(To-do list):
• 1. In the post about a prime-counting inequality, which unsolved problem is described as less famous than the Riemann hypothesis?
• 2. List every person's surname that appears in the post about a prime-counting inequality.
• 3. Carry on the post about a prime-counting inequality and the second Hardy–Littlewood conjecture from its final sentence.

(Passage to read):

A simple inequality that arises from the exact form for the prime-counting function and the second Hardy–Littlewood conjecture

Question

The germ of this post arises when I was trying to think what terms of the so-called exact form of the prime-counting function satisfy an inequality of the form $\text{term}(x+y)\leq \text{term}(x)+\text{term}(y)$, or of the form $\text{term}(x+y)\leq \text{term}(x)+\text{term}(y)$.

Is in the literature several problems related to the prime-counting function $\pi(x)$, one of the most famous is the Riemann hypothesis. Riemann provide us a formula, called the exact form, that you can see in the section Exact form of the Wikipedia Prime counting function. But is in the literature other unsolved problem, a less famous problem the Second Hardy–Littlewood conjecture, see the corresponding Wikipedia.

My belief is the following conjecture should be easy to get, since I believe that the mistery of these unsolved problems does not lie in the term that I evoke in the following conjecture, any case I believe that this question is interesting for this site, and I'm curious to know how you analyze the inequality.

Records from a data collection

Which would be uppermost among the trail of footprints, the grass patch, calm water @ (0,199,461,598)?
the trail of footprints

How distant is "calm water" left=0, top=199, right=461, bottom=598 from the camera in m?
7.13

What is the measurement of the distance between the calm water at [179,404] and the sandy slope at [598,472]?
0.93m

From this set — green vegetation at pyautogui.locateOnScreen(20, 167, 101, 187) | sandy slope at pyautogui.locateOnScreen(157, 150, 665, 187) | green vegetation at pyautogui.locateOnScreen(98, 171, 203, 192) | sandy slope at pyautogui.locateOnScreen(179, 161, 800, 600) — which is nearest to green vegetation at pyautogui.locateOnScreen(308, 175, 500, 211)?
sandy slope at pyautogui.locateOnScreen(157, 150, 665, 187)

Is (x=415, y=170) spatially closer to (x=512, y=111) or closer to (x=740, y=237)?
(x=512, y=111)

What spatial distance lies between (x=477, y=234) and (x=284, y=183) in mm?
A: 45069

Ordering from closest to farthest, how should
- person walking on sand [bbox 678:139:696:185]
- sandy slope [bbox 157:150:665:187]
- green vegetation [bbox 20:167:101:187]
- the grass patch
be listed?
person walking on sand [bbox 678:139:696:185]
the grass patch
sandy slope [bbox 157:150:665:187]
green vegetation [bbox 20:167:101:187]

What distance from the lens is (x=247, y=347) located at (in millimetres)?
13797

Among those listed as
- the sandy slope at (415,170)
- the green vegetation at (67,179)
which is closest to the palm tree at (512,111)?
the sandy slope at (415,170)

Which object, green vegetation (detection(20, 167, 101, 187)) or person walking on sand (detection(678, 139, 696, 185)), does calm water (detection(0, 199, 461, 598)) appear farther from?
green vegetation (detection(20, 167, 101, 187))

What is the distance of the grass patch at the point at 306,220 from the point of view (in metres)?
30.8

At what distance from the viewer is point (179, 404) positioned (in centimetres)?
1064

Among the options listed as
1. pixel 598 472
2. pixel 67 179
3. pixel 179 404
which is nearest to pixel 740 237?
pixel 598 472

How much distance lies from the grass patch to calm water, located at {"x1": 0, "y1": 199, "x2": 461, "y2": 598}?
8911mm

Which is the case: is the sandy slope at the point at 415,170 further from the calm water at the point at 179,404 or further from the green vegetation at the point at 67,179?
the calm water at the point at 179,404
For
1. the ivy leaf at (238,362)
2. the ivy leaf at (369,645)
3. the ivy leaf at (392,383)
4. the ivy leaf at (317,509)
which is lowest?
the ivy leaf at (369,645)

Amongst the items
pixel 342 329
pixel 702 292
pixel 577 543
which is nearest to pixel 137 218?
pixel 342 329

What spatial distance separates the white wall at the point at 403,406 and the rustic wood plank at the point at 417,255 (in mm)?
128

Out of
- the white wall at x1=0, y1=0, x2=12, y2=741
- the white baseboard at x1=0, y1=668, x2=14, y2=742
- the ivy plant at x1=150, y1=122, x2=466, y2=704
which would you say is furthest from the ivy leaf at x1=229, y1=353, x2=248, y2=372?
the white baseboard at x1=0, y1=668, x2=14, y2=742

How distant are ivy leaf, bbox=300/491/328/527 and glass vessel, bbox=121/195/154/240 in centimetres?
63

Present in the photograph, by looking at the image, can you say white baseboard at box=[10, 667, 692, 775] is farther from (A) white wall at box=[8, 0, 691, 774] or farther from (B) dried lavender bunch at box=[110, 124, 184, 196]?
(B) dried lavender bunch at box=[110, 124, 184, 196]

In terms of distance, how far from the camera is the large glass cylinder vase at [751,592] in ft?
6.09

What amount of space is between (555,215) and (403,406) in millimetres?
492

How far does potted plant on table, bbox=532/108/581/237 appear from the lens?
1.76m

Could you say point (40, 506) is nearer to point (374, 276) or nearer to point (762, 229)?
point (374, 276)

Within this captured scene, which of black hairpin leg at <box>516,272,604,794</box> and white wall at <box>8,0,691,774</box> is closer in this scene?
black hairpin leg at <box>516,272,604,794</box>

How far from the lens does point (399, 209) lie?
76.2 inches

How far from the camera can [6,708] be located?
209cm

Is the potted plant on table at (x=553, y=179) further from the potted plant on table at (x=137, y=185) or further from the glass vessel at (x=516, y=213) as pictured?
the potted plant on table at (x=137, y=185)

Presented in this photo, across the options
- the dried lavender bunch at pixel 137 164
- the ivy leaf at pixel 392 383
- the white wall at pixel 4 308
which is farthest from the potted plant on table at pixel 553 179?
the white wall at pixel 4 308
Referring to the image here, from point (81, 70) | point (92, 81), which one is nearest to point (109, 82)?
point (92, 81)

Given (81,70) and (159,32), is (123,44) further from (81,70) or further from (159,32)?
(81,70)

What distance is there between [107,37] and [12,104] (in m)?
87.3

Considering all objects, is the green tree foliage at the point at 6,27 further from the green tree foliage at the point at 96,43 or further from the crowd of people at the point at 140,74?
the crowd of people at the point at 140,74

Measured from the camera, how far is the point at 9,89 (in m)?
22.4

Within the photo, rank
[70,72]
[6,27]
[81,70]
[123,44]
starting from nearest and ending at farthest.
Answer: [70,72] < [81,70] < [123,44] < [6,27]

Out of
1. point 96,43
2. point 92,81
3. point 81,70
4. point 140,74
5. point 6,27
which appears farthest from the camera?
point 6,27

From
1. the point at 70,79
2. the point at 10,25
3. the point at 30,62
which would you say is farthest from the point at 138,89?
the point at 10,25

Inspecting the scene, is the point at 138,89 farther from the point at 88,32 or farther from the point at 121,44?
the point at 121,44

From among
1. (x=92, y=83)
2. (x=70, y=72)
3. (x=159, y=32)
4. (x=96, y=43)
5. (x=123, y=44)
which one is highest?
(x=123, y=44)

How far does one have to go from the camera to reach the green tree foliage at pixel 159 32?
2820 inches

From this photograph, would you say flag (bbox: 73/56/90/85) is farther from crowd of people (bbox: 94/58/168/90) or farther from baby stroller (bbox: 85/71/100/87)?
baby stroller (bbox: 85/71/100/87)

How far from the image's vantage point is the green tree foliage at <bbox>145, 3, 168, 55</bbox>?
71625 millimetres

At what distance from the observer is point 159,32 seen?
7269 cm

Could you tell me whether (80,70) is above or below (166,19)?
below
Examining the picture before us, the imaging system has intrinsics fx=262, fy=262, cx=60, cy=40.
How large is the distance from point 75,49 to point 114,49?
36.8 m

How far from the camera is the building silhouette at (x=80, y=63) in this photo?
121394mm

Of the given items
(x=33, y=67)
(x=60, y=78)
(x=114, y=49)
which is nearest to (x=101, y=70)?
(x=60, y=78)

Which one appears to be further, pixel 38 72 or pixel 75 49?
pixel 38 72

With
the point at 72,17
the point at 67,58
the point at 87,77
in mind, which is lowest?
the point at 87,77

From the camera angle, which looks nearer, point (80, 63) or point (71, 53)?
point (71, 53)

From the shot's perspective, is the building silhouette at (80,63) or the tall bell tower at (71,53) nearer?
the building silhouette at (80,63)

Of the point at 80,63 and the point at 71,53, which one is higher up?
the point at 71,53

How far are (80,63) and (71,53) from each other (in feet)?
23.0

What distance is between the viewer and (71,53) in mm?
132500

(Task-by-task answers):
• 1. The second Hardy–Littlewood conjecture.

• 2. Riemann, Hardy, Littlewood

• 3.
Conjecture. For real numbers $x\geq 2$ and $y\geq 2$ the following inequality holds

$$\begin{multline} \frac{1}{\pi}\left(\arctan\left(\frac{\pi}{\log x}\right)+\arctan\left(\frac{\pi}{\log y}\right)-\arctan\left(\frac{\pi}{\log (x+y)}\right)\right) \\ \leq\frac{1}{\log x}+\frac{1}{\log y}-\frac{1}{\log (x+y)}. \end{multline}$$

Question. Can you prove previous conjecture? Many thanks.

I know methods to solve inequalities more easy than this.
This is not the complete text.